Each record must be output exactly and in full.

Records from a data collection
::::

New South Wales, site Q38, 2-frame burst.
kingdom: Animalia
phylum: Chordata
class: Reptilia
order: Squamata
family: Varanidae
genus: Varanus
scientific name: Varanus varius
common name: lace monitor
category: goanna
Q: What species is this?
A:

::::

> _YOUR RESPONSE_
New South Wales, site Q38, 2-frame burst.
kingdom: Animalia
phylum: Chordata
class: Reptilia
order: Squamata
family: Varanidae
genus: Varanus
scientific name: Varanus varius
common name: lace monitor
category: goanna
Q: What species is this?
A:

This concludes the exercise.